После отцовских побоев он слег, - вернее, сел, потому что он не лежал, а почти сидел на кровати.

В это самое время, когда я одиноко слонялся по двору, что-то загрохало, затарахтело на улице. К нам в калитку вошел мужик, отпер ворота и ввел под уздцы лошадь, которая тянула за собой воз с узлами, стульями, зеркалами, горшками и ведрами. Стулья были не венские, гнутые, как у нас, а мягкие, с высокими спинками, зеркала большие, в деревянных рамах, а на самом верху клади покачивалась клетка с несколькими птицами. За возом шел человек в длинном пальто и мягкой шляпе (так у нас на улице никто не одевался). У него были темные густые усы и маленькая клинышком бородка. Говорил он с извозчиком печальным голосом и все время тихо, успокоительно покашливал. Такие голоса бывают у священников.
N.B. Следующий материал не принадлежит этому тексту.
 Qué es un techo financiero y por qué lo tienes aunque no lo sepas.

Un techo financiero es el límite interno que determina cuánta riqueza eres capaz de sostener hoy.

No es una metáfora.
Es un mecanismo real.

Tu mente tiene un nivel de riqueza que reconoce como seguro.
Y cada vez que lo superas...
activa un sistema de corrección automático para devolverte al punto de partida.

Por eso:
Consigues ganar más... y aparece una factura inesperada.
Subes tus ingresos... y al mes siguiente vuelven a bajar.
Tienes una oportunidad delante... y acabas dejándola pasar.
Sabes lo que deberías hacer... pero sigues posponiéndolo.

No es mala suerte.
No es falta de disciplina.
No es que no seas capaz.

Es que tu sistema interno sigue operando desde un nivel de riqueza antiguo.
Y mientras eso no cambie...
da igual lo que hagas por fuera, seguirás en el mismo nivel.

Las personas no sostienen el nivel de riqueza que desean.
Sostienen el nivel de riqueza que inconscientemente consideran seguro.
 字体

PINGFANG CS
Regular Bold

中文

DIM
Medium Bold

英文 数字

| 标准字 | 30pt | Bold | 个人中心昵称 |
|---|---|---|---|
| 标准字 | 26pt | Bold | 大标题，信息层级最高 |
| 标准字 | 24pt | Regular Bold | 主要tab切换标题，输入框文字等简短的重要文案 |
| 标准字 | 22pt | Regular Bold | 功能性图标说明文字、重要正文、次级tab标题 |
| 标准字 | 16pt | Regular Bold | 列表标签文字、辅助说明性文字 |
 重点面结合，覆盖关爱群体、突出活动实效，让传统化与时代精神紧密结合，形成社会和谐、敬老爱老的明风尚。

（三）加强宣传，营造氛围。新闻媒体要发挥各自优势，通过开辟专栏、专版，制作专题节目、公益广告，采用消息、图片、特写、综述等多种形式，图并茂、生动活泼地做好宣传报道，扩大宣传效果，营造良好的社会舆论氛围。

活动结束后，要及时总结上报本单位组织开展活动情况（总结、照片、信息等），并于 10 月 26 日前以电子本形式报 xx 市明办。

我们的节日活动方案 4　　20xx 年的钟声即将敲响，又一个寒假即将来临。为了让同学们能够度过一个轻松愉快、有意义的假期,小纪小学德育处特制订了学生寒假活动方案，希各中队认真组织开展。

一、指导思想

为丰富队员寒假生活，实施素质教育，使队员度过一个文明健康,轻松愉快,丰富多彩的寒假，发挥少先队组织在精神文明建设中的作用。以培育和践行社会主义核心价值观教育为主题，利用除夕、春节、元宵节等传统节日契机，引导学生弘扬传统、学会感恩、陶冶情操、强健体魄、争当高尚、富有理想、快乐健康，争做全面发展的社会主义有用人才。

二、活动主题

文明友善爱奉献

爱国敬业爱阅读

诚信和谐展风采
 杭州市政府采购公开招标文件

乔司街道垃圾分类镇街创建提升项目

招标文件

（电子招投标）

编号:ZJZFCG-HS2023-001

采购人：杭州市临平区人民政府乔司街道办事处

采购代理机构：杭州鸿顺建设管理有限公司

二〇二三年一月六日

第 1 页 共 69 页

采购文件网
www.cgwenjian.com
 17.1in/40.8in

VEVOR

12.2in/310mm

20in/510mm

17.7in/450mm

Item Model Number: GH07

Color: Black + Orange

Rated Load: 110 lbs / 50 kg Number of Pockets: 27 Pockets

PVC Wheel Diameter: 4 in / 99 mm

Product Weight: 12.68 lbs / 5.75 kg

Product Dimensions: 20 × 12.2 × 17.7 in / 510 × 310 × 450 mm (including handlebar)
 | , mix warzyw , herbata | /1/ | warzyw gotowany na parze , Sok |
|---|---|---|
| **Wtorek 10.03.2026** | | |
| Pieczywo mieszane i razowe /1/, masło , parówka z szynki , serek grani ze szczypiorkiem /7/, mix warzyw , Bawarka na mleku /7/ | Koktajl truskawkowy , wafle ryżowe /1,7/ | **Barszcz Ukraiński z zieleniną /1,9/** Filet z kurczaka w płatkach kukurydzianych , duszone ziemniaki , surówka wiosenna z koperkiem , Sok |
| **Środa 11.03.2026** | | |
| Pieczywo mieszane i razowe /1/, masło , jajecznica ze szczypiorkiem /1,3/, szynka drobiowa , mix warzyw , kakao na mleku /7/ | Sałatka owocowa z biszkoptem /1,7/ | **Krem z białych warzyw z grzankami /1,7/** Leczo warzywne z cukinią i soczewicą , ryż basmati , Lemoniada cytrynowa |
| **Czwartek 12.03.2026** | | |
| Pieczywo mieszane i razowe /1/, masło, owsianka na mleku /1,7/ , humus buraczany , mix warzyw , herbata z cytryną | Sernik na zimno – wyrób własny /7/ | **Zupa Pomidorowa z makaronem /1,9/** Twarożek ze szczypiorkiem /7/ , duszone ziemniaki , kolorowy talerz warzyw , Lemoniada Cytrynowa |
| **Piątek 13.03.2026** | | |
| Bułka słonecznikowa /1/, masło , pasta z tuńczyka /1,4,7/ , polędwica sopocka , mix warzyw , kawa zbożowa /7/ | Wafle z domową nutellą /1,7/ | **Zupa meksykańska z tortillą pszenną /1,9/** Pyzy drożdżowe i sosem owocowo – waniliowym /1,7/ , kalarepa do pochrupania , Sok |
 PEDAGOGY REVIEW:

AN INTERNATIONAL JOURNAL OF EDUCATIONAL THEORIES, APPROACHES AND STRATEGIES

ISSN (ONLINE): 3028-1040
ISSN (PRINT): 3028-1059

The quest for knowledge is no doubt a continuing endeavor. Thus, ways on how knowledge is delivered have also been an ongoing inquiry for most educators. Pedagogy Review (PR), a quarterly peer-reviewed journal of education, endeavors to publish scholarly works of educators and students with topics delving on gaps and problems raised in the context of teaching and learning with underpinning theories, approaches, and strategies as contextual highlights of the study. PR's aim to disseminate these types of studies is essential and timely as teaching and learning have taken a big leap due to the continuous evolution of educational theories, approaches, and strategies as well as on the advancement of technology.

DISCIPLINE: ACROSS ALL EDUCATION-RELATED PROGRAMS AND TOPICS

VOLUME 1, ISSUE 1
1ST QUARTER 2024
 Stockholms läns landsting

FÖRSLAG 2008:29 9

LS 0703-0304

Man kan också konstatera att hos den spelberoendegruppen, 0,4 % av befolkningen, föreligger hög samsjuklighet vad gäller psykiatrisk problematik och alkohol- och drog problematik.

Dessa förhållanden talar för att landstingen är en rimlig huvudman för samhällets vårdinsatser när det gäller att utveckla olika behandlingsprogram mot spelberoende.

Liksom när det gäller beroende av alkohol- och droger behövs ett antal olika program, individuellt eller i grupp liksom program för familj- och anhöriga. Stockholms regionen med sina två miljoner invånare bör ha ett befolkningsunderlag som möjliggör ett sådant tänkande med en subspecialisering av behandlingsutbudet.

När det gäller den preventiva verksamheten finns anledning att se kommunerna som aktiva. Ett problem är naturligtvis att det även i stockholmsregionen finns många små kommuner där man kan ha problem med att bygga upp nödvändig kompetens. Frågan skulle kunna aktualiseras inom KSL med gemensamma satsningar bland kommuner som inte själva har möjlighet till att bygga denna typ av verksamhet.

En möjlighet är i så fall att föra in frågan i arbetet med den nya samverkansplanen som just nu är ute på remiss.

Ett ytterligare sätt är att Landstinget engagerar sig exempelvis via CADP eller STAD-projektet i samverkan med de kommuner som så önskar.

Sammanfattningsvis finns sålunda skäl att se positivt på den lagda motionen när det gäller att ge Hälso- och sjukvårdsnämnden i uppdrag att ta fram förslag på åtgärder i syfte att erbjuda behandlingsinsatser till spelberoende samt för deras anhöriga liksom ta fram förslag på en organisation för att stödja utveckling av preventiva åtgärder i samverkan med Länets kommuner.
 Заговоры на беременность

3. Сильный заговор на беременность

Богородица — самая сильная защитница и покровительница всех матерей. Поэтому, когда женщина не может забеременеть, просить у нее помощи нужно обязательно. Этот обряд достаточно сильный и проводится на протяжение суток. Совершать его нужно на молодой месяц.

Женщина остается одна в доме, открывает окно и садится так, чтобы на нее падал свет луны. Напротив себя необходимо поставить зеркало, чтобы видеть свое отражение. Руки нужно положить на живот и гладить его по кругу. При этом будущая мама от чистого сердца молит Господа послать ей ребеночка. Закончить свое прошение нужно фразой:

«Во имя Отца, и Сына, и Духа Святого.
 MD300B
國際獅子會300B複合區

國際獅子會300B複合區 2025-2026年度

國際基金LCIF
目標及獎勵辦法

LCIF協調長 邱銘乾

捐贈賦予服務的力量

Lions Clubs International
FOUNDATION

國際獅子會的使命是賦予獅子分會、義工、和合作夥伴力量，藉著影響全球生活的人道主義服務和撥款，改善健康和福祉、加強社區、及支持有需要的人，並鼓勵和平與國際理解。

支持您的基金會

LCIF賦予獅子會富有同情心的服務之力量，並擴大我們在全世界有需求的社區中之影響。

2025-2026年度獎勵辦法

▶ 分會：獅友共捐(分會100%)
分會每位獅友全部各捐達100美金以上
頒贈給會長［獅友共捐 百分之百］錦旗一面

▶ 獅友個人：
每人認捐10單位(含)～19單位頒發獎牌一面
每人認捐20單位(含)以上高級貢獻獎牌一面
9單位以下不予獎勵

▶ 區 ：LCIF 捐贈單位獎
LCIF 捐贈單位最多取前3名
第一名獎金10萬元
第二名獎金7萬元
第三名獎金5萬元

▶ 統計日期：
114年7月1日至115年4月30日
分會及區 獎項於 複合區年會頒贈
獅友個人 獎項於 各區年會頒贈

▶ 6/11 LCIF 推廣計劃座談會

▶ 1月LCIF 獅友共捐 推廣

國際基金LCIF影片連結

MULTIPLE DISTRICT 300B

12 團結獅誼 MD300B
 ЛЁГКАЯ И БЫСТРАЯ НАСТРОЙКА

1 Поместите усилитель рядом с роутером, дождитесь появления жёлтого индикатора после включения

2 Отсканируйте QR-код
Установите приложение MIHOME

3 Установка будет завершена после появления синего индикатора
Наша семья занимала только небольшую часть длинного одноэтажного дома во дворе. Недалеко от нашей простой белой двери была другая дверь, обитая зеленой клеенкой и всегда закрытая. Теперь ее открыли. Я стоял у воза и смотрел, как перетаскивали в дом зеркала, стулья, столы. Я даже принял участие в работе - занес в квартиру одно ведро и клетку с птицами. Человек в шляпе спросил, как меня зовут, и дал мне серебряный двугривенный.

Вечером, когда я лежал уже в постели, прислушиваясь к тому, как двигали мебель за стеной, опять послышался на дворе скрип колес и топот копыт. Потом женские голоса. Я не скоро заснул в этот вечер, а рано утром, когда все спали, был уже на дворе. Соседская дверь была закрыта. Около нее стояло ведро с углем и открытый ящик с растрепанными книгами без обложек и переплетов.

Я дождался минуты, когда из двери вышел вчерашний человек без пиджака, в подтяжках. Потом вышла сонная старуха с опухшей щекой и вынесла пустой и холодный самовар. Потом показалась женщина помоложе, толстая, в мелких рыжеватых кудряшках.

Эта женщина сказала:

- Павел, а ведь место-то тут сыроватое.

Человек с бородкой ответил ей, тихо покашливая:

- Ничего, Саша, вот только пустим завод, так сейчас и переедем в город. А здесь у нас будет конторка и комнатка для меня при заводе.

Скоро они оба зашли в дом, а старуха стала разводить самовар.